── Text excerpt ──

The irony, of course, is that Henry’s not actually that funny at all. Like Bo Burnham wrestling through his existential crisis in “Bo Burnham: Inside,” Henry has put so much into turning his entire existence into a spectacle that he has no stable recourse when the public stops watching. But his gimmicky routine may have been doomed from the start. “Why did you become a comedian?” the crowd asks him, and he replies that it’s “the only way to tell the truth without getting killed,” but from the outset Henry seems to have a death wish. “Annette” frequently questions the very idea of laughter as a defense mechanism, right down to the most terrifying tickle attack ever put onscreen.

───

## Parts of the exercise
1. According to the passage about the film "Annette," what answer does Henry give when the crowd asks why he became a comedian?
2. Write the next part of the passage about the film "Annette," starting after its final sentence.
You won't need the records that come next.

── Information supplied ──

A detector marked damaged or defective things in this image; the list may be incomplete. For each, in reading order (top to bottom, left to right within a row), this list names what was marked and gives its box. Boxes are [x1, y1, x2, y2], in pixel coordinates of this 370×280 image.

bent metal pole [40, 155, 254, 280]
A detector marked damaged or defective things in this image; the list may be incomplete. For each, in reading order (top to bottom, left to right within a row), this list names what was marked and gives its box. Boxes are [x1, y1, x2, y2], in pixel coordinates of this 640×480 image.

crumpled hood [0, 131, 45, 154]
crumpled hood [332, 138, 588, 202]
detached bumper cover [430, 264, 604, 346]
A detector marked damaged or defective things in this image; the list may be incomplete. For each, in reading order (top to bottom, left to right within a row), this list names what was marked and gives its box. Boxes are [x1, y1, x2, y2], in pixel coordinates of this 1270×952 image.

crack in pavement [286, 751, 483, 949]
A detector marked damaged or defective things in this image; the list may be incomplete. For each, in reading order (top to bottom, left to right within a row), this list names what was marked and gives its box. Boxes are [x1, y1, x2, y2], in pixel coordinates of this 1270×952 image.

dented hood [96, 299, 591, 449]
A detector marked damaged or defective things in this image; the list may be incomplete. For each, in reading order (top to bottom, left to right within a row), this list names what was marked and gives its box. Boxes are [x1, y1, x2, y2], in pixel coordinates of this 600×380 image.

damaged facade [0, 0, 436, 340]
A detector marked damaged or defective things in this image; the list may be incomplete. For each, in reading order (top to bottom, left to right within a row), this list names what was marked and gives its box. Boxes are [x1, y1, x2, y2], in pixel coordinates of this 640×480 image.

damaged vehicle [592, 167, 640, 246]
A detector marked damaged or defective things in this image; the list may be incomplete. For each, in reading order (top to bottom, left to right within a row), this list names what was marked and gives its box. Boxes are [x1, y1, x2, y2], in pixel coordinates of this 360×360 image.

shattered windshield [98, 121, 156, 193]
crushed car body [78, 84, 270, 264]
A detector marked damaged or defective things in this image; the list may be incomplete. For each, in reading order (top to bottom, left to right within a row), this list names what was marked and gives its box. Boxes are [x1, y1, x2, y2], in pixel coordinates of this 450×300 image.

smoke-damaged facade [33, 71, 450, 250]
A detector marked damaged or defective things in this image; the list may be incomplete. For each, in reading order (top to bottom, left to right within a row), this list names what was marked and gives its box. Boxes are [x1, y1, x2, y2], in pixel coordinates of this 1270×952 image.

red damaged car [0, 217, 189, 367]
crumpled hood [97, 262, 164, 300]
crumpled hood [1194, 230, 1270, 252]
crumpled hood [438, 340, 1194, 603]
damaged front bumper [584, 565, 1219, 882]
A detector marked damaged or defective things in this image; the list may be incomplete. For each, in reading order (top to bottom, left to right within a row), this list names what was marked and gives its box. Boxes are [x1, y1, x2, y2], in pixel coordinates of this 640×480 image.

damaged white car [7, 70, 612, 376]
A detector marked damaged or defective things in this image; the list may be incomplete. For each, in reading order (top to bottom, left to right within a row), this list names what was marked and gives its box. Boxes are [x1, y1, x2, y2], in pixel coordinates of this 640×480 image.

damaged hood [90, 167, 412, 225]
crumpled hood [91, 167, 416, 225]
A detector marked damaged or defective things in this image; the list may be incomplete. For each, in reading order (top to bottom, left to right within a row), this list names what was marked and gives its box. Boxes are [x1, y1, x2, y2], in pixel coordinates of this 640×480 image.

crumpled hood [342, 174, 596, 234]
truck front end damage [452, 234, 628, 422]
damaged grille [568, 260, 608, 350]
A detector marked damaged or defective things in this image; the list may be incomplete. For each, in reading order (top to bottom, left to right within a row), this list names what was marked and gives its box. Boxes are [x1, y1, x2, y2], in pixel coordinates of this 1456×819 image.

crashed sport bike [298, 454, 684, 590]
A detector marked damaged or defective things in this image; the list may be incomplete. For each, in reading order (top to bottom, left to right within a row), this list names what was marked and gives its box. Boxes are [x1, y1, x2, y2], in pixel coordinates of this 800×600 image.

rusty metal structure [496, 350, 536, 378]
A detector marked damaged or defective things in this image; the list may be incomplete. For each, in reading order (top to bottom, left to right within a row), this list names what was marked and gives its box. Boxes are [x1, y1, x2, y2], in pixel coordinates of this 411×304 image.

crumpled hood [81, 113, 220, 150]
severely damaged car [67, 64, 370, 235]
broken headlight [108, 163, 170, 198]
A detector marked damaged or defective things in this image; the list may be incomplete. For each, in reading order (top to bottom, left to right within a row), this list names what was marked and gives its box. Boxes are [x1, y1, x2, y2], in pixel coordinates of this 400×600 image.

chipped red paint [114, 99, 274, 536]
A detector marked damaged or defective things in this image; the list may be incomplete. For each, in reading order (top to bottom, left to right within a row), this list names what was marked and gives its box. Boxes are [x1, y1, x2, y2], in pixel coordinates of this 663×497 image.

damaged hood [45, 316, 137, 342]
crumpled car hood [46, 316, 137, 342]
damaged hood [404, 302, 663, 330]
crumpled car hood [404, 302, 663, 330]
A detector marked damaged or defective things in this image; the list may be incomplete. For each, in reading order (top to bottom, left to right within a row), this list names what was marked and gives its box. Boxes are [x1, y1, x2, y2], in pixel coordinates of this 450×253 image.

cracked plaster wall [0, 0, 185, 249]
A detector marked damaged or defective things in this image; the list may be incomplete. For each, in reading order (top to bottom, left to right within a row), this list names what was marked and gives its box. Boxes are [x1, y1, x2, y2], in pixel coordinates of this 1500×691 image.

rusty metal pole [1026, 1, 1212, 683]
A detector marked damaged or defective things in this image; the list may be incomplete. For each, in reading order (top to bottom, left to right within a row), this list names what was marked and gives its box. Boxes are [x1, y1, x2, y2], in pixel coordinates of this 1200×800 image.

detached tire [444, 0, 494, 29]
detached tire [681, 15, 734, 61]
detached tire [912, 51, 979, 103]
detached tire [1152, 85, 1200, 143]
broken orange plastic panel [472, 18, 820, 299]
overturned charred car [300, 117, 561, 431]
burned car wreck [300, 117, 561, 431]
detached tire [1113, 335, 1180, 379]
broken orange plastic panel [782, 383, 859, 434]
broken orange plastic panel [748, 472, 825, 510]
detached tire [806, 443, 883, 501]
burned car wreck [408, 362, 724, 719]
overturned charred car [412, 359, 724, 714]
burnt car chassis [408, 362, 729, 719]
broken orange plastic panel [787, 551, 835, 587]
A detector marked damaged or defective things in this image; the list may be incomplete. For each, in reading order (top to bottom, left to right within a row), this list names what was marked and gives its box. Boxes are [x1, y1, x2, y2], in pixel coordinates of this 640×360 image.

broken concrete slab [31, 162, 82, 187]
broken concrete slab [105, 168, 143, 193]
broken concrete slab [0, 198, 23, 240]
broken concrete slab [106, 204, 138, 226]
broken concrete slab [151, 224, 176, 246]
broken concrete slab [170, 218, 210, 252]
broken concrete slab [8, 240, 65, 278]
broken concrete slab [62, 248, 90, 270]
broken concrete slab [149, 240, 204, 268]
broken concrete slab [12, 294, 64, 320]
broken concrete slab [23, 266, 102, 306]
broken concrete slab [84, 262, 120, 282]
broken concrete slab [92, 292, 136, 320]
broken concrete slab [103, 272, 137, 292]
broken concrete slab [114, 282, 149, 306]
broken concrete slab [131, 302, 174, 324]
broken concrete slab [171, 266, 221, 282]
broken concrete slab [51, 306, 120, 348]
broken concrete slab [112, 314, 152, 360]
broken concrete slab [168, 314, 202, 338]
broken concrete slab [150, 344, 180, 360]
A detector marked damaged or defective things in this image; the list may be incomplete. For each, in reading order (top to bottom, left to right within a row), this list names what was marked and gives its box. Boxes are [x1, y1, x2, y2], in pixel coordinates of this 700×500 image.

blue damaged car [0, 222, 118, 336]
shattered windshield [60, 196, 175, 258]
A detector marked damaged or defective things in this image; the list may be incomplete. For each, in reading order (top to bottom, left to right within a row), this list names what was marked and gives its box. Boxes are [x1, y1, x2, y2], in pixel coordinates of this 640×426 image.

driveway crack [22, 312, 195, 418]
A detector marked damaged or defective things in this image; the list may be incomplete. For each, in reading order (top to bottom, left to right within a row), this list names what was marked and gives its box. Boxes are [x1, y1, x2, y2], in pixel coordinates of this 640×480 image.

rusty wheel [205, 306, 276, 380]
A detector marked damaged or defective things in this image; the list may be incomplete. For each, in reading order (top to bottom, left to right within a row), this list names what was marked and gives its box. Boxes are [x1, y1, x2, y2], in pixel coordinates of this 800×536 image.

───

## Responses to the tasks
1. He says it's "the only way to tell the truth without getting killed."

2.
The movie’s actual comic relief comes from Simon Helberg, in a hilarious deadpan turn as Anne’s accompanist (“The Conductor”), whose best scene comes as he tries to stuff in some expository dialogue in between composing an orchestra as the camera swirls around his face. “Annette” revels in moments like these, where the story works in congress with Carax’s intent to give each scene its own distinctive tone. Along with cinematographer Caroline Champetier, the filmmaker follows his characters with an acrobatic approach on par with the undulating moods. Kylie Minogue’s soulful performance in “Holy Motors” may have been the dry run, but Carax has been hinting at musical ambition in his work ever since 1991’s visually spectacular romance “Lovers on the Bridge,” and seems even more in sync with the nature of the story than the songwriters who came up with it.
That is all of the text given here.